START Provided data

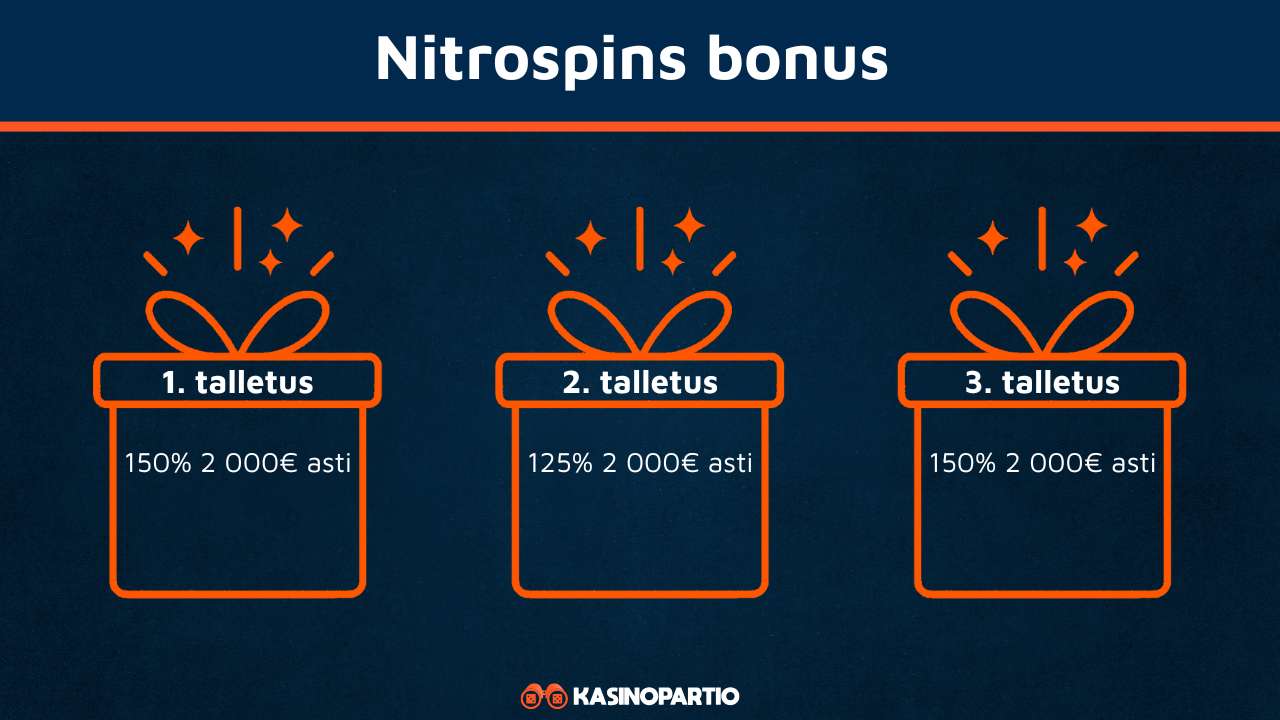 Nitrospins bonus

1. talletus

150% 2 000€ asti

2. talletus

125% 2 000€ asti

3. talletus

150% 2 000€ asti

KASINOPARTIO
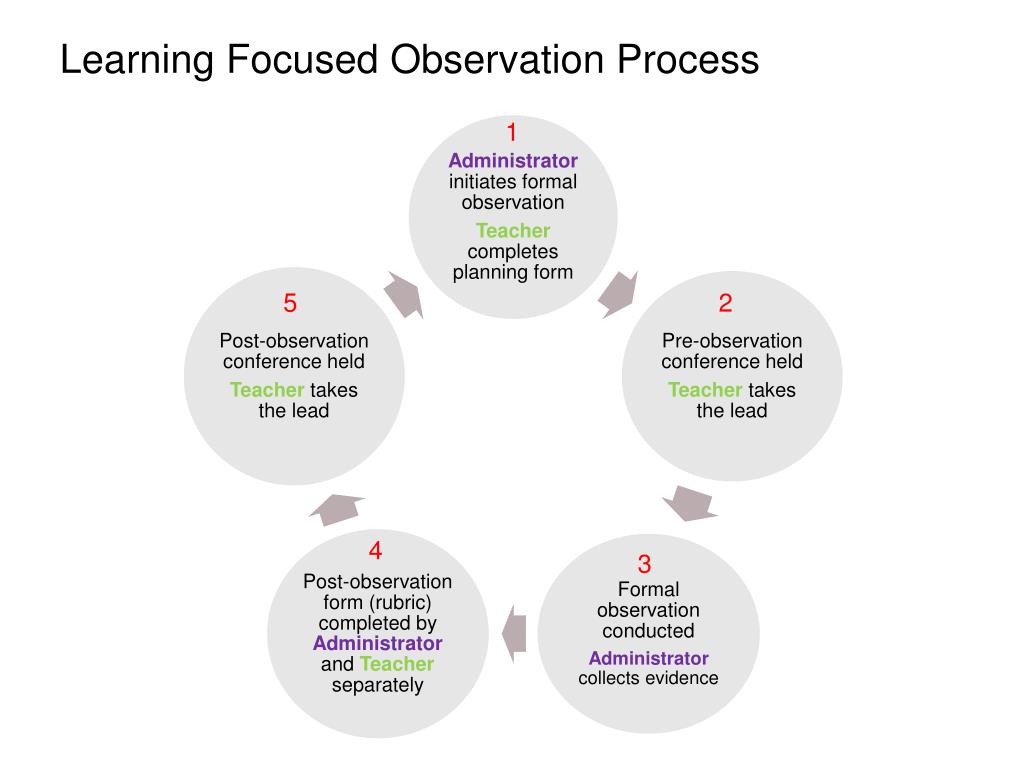 Learning Focused Observation Process

1
Administrator initiates formal observation
Teacher completes planning form

2
Pre-observation conference held
Teacher takes the lead

3
Formal observation conducted
Administrator collects evidence

4
Post-observation form (rubric) completed by Administrator and Teacher separately

5
Post-observation conference held
Teacher takes the lead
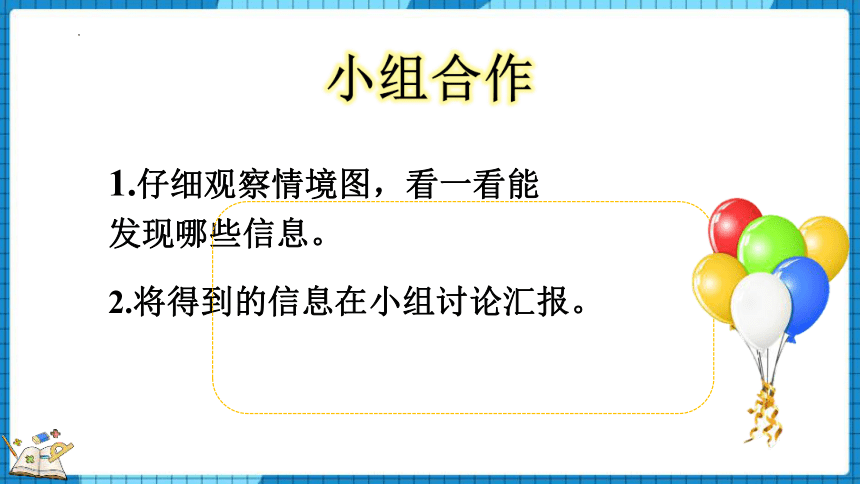 小组合作

1.仔细观察情境图，看一看能发现哪些信息。

2.将得到的信息在小组讨论汇报。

END Provided data

Look through the entries above and report each line where the string "conference" occurs.

Pre-observation conference held
Post-observation conference held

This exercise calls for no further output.